* _AIM_
Identify every line below that contains the word "wristwatch", and copy each of those lines in full.

* _DATA SUPPLIED_
--------------------

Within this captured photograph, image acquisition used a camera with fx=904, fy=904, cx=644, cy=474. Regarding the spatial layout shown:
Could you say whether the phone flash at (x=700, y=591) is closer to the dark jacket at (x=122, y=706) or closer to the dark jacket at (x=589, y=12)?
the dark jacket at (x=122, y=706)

--------------------

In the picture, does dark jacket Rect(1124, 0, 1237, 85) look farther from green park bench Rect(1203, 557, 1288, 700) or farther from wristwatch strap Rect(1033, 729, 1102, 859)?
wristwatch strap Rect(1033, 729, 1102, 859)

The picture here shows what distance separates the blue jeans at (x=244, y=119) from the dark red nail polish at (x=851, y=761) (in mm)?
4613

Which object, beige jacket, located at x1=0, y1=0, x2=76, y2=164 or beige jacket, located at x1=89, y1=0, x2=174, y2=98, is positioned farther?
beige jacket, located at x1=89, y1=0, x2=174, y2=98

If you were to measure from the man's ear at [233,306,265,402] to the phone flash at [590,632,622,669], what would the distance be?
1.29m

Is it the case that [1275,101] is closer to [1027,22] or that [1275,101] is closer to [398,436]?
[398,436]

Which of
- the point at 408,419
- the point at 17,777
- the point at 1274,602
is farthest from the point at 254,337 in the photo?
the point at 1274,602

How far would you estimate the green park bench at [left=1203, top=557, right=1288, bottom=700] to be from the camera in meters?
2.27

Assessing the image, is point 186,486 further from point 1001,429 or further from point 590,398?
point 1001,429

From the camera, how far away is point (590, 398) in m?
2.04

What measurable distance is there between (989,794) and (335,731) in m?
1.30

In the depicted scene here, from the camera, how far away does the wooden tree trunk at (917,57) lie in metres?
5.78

--------------------

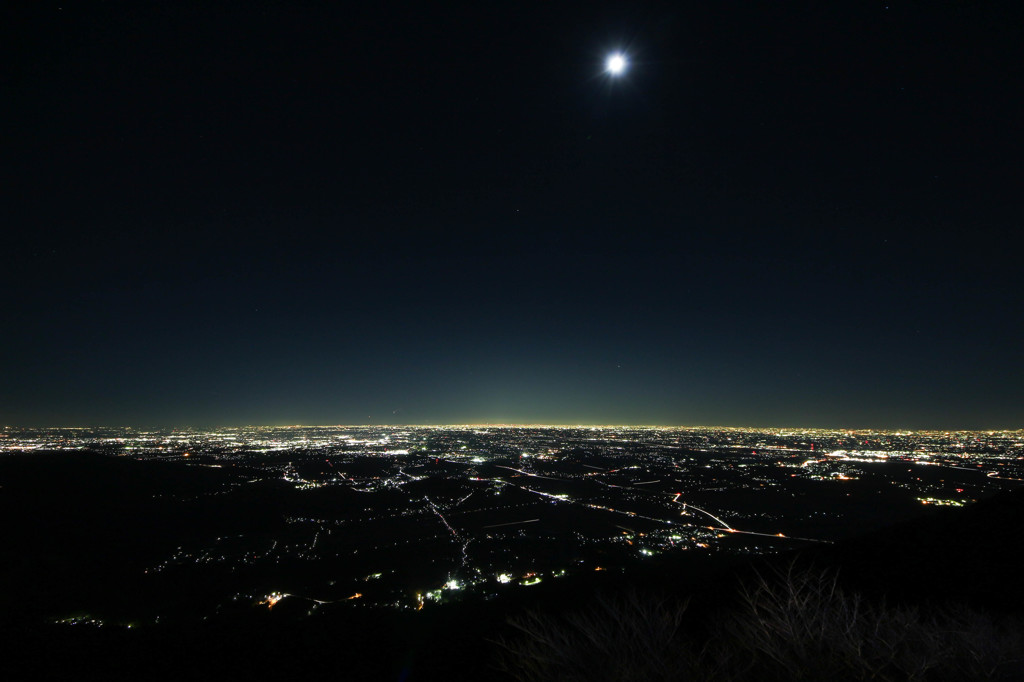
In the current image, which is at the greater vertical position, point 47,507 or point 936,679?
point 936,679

--------------------

* _ANSWER_
In the picture, does dark jacket Rect(1124, 0, 1237, 85) look farther from green park bench Rect(1203, 557, 1288, 700) or farther from wristwatch strap Rect(1033, 729, 1102, 859)?
wristwatch strap Rect(1033, 729, 1102, 859)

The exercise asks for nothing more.